A critic for Deccan Herald rated 3 out of 5 and wrote "The template of a small-town man getting sucked into the criminal world isn’t new. Gautham reinvents it and he has a great partner in crime in Simbu. It’s a great combination." Sowndarya Athimuthu of The Quint rated the film 3 out of 5 stars and wrote "Though Vendhu Thanindhadhu Kaadu might come across as a usual gangster saga, it is a unique attempt from Gautham Vasudev Menon, who submits to writer Jeyamohan’s vision". Sudhir Srinivasan of Cinema Express rated the film 3 out of 5 stars and wrote "VTK shows plenty of potential, and the disappointment is that it doesn’t quite hit as many highs as you would expect".

=== Box office ===
On the first day of its release, Vendhu Thanindhathu Kaadu grossed over ₹12 crore worldwide with the film collecting over ₹8.25 crore in Tamil Nadu. Within four days of its release, the film collected a whopping ₹55 crore.
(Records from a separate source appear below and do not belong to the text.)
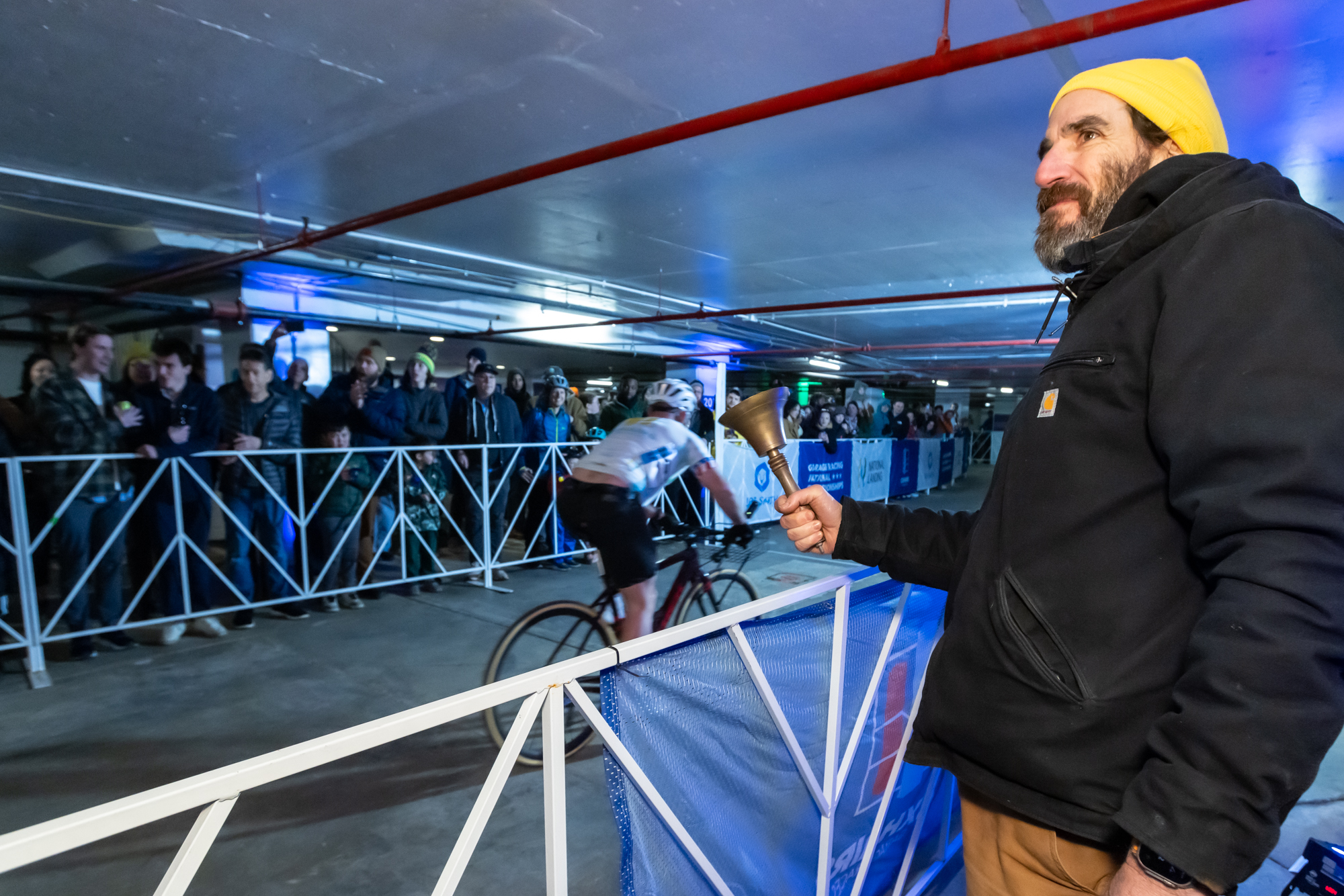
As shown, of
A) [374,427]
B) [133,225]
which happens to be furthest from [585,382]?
[133,225]

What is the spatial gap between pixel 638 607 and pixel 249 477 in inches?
150

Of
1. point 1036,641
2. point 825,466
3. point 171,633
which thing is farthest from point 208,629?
point 825,466

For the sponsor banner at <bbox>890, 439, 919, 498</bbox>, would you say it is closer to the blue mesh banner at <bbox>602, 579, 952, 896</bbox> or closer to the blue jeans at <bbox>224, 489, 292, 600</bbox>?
the blue jeans at <bbox>224, 489, 292, 600</bbox>

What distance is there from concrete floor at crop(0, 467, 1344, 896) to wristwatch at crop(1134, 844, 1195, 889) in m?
2.13

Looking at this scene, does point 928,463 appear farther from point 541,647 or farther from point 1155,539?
point 1155,539

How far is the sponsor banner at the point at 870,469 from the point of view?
11086 millimetres

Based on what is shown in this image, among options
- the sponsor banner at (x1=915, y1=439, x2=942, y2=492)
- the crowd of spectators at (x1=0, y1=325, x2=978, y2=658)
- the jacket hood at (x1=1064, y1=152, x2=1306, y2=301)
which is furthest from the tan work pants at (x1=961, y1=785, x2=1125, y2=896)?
the sponsor banner at (x1=915, y1=439, x2=942, y2=492)

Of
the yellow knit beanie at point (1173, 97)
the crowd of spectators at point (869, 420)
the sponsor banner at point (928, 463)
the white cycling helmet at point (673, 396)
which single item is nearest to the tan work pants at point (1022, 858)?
the yellow knit beanie at point (1173, 97)

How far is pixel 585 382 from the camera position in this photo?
13258mm

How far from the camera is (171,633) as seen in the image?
487 centimetres

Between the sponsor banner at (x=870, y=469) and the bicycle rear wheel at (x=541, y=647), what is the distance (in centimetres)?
771

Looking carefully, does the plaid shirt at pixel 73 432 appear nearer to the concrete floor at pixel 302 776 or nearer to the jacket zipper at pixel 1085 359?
the concrete floor at pixel 302 776

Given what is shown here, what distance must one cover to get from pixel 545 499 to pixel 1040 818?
21.4 ft

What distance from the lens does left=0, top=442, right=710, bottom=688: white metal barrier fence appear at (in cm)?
436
The film grossed over ₹85 crore worldwide and became one of the highest grossing Tamil films of the year.
== Legal issues ==
Before the production of the film, several producers had filed a complaint against Silambarasan at the Tamil Film Producers Council (TFPC) for not working on the projects he had received advance payments for before the shoot. Global Infotainment's Michael Rayappan too criticised Silambarasan, after failing to compensate the losses incurred during the production of Anbanavan Asaradhavan Adangadhavan (2017). As a result, the Tamil Film Producers Council issued a red card against Silambarasan following the complaints and also insisted the Film Employees Federation of South India (FEFSI) to stop the production works on the film. However, FEFSI had supported the film because Ishari K. Ganesh had helped the association in several ways during the COVID-19 lockdown. It eventually resulted in the split between TFPC and FEFSI, and the shooting was disrupted following this incident. Fans of Silambarasan eventually supported the actor and condemned TFPC's actions; they started using the hashtag "#SaveTamilCinemafromTFPC" eventually being trending for two days on Twitter. Later, on 26 August 2021, Ganesh admitted to pay the requested amount on behalf of the actor in order to resume shooting; an assurance letter was submitted to the producers council.

== Sequel ==
The complete title Vendhu Thanindhathu Kaadu Part I: The Kindling was unveiled in early September 2022, confirming that a sequel was in development.